I came across all manner of things in the insertions. After a while nothing would surprise me: I might pull out of a pocket a cookbook, a guide to what seemed to be an imaginary town (complete with detailed street-map), an exorbitantly long description of a sunset, a bizarrely distorted retelling of European history, or descriptions of animals (some real, some imaginary). I have noticed that a lot of literary critics are bothered by the mixing of genres; indeed, some of them are so easily offended in this regard that they experience distress when faced with trifles like the use in a passage of fiction of concepts of theory (as if there were some fundamental difference between stories of people, animals, plants and objects on the one hand and stories of concepts on the other). What a torture it would be for them to read the island’s Book, in which it is common for a lyrical passage to give way to several pages of description related in chemical formulae!
Yet it was the case that narratives of mythology, fairy tale and adventure were more numerous than other kinds. Kings, princes and princesses, sorcerers, dragons and demons…all these things featured frequently. It seemed to me curious that the islanders should choose such a cast of characters. I long failed to understand how it was that they kept writing about all-powerful wizards when they themselves had no interest in power; why it was that they wrote about kings, princes and princesses when the island had no aristocracy and its king was miserable and impotent. They did not appear to be in the grip of nostalgia for a feudal past. It was also curious to me that many of the stories of the Book featured violent passions when apparently the islanders themselves knew no passion or desire.

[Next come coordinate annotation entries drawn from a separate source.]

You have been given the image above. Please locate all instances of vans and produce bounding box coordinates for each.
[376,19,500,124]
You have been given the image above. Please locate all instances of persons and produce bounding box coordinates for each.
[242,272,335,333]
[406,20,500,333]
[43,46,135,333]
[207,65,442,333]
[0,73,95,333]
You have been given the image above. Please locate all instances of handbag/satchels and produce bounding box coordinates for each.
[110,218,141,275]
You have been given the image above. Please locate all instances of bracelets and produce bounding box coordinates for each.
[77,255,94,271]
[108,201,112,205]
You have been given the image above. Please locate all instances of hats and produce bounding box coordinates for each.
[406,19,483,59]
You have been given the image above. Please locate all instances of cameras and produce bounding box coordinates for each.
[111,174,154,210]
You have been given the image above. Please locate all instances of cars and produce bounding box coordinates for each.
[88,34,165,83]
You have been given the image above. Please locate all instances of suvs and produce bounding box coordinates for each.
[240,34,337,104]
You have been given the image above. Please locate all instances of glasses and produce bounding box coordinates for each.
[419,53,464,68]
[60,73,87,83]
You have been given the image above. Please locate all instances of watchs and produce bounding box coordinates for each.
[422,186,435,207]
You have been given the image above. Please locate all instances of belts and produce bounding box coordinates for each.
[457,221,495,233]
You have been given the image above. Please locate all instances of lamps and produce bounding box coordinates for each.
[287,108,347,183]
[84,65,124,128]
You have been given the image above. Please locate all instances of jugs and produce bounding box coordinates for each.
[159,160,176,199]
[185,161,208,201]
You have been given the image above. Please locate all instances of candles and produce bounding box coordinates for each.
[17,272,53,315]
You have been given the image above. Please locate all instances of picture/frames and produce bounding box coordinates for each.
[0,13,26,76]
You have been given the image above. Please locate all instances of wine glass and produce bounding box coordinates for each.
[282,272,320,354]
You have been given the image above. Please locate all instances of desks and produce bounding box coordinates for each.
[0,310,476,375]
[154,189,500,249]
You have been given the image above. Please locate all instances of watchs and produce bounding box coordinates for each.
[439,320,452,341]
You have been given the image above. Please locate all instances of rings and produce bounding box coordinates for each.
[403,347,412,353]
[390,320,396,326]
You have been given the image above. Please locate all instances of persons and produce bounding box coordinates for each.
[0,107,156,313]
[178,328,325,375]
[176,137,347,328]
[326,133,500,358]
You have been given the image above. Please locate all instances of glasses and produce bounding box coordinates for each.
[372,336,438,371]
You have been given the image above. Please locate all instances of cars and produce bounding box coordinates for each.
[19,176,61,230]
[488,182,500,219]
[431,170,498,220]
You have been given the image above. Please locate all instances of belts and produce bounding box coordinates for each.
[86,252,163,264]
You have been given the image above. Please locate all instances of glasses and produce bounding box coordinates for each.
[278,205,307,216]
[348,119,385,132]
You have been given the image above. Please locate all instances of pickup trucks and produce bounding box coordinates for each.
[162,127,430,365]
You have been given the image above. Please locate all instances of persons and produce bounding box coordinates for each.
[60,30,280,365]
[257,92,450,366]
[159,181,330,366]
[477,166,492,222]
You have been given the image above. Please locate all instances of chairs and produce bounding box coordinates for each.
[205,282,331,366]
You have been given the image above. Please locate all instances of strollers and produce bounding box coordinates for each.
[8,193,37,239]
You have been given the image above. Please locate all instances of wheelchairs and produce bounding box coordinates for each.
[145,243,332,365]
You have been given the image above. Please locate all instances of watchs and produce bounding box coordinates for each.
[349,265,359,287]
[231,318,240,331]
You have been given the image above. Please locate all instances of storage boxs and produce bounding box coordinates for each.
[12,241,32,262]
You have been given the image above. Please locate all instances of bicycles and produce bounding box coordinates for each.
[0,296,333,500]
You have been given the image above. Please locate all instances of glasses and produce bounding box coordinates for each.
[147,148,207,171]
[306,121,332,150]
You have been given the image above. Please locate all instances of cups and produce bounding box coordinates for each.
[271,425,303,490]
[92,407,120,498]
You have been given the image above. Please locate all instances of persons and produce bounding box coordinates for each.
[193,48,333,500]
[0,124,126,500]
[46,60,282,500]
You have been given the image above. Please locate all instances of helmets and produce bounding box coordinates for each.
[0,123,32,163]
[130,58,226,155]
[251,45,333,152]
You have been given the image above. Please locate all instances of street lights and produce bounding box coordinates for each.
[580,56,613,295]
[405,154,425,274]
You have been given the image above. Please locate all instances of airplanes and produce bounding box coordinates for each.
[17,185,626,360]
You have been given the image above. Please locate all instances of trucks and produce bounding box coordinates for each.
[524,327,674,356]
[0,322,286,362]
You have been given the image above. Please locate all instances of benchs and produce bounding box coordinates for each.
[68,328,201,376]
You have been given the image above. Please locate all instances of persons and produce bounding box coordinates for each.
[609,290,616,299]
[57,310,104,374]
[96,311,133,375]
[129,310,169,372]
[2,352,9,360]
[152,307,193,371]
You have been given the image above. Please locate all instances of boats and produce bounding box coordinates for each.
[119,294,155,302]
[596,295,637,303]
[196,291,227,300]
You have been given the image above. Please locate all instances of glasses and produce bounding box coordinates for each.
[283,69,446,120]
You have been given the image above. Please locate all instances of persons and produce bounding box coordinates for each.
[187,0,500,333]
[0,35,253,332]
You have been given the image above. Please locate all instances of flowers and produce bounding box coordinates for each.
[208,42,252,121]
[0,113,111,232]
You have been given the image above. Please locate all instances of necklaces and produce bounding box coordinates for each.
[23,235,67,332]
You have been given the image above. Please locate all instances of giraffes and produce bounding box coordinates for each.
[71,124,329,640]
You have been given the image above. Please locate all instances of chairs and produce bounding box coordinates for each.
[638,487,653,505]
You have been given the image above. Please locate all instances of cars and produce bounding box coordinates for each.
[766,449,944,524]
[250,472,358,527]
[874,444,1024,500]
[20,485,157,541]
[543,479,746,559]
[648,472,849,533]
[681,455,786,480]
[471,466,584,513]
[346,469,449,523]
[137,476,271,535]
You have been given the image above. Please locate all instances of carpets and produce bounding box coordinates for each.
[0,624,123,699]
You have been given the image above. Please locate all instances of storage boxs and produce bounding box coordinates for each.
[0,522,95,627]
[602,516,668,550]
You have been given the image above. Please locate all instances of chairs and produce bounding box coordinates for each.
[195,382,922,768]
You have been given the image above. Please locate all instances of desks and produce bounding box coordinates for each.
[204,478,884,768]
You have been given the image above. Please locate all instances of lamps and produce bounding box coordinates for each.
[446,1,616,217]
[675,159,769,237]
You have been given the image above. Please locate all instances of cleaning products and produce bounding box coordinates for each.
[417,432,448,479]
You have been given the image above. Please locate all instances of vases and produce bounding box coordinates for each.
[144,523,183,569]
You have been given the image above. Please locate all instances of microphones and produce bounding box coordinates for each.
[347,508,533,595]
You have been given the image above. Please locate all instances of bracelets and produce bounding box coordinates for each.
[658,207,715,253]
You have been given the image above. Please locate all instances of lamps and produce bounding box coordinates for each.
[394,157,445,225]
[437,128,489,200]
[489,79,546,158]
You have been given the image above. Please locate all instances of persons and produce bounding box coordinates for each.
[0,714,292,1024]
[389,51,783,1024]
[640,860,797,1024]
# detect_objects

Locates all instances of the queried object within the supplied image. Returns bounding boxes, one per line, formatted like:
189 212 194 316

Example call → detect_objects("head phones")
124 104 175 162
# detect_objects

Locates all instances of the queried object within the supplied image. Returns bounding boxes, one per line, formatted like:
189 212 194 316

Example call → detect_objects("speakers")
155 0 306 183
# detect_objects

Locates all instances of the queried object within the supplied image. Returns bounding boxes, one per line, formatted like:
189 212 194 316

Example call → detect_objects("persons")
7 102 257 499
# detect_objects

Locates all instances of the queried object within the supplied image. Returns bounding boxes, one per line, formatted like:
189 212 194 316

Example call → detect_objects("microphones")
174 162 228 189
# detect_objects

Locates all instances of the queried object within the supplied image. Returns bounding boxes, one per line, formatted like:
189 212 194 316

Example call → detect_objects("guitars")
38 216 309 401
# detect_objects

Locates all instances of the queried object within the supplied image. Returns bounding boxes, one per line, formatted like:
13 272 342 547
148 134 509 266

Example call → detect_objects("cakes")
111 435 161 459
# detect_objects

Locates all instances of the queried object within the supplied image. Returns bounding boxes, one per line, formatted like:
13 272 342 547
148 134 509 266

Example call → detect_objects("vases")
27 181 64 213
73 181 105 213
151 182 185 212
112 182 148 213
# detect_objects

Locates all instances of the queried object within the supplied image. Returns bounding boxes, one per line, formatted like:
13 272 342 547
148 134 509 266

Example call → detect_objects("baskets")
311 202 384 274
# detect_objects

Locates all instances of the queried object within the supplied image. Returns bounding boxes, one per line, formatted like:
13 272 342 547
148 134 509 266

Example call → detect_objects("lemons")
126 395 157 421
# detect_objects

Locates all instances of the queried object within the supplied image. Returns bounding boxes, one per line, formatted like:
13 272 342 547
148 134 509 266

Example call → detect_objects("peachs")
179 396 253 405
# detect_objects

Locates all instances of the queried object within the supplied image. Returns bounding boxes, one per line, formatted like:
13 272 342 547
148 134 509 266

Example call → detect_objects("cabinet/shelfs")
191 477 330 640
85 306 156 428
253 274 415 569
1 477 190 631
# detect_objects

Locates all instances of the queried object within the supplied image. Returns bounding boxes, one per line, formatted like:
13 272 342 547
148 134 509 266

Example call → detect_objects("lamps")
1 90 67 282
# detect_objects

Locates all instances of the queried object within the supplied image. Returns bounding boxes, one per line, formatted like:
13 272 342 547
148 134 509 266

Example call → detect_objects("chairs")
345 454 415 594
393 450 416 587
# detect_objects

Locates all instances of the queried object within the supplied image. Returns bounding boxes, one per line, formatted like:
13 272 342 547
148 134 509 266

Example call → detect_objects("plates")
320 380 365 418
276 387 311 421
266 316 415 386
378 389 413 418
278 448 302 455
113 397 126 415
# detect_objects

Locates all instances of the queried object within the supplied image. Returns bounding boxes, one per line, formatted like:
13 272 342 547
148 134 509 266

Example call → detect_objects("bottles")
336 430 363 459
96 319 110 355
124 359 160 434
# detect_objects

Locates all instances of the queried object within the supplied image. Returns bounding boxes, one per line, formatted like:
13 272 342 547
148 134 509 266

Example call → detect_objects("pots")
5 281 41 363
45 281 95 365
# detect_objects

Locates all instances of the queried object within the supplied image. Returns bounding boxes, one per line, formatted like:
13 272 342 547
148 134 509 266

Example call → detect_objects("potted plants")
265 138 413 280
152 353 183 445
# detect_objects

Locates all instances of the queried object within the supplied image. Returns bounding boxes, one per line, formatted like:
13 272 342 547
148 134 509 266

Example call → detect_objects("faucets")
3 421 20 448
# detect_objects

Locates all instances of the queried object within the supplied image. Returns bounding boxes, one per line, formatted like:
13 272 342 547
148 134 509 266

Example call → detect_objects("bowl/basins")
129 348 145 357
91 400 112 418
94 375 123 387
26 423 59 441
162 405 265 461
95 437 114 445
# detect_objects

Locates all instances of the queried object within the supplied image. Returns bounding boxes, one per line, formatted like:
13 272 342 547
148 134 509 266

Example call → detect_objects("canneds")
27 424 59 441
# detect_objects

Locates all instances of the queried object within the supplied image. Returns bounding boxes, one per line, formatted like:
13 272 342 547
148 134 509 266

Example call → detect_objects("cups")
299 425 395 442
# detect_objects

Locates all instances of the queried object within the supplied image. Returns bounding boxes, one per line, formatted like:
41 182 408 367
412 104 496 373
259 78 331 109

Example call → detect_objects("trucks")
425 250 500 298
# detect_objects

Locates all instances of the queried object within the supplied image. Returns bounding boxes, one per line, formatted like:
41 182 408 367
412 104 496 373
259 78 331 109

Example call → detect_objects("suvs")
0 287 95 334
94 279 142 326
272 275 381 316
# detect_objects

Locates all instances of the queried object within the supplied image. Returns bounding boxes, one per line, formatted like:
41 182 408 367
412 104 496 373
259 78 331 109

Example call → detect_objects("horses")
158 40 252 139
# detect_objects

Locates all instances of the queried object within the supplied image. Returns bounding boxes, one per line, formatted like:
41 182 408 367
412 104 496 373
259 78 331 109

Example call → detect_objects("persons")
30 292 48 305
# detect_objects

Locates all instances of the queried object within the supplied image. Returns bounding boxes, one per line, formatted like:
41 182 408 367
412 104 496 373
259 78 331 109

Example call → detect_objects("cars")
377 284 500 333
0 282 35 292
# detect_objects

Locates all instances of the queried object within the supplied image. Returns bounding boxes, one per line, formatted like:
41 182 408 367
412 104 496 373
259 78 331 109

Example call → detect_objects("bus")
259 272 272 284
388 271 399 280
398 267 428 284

Then it came to me that these mysteries were not as insoluble as they seemed. Let us not forget that the Book was an insertion which had emerged out of amorphousness; it was an exposition of formlessness, an interpretation of subtle murmurs and whirls. But an exposition of formlessness cannot itself be formless, fuzzy and soggy: there are bound to be clearly-contoured shapes behind it. We should not interpret the weak whirls of reality (which undulate with the primordial tremor out of which later we make time) as the feeble gurgitation of a torpid will, but as a story which evolves in a desire and a passion coagulating with other desires and passions. To close in on the formlessness and forms the Book describes, bold gestures, pictures and stories were required; the nascent stories summon heroes — kings, generals and wizards — who have a power which enables them to the utmost extent to act, react and reign. The casts of aristocrats are in no way an expression of a conscious or unconscious desire for a hierarchical society: they are a means of ensuring the gyratory progress of the Book. As naturally the authors have no knowledge of such heroes and motifs from their own experience on the island, they seek them out in dispatches from our world delivered by visitors to the island. The Book is not a treatment of the islanders’ world but of ours; it is an ever-changing island dream of our world.
Whenever I came across characters and situations in the Book that were familiar to me from fairy tales, I found myself eagerly anticipating magical, poetic and fantastical images; in this I was always disappointed. Individual stories were governed by a strange mechanics which was only for show. The plot of a story often revolved around the need to solve some kind of task, and the characters performed this by either trying to construct a suitable mechanism or to find a natural phenomenon (animal, vegetable or mineral). In spite of their fairy-tale settings and magical props, the stories were reminiscent of mathematical equations or the assembly of complex machines. And as stories were entered at many levels and folded in on themselves, the Book behaved towards the intrepid reader as a monstrous machine with no function but many levels of cogged gearwheels.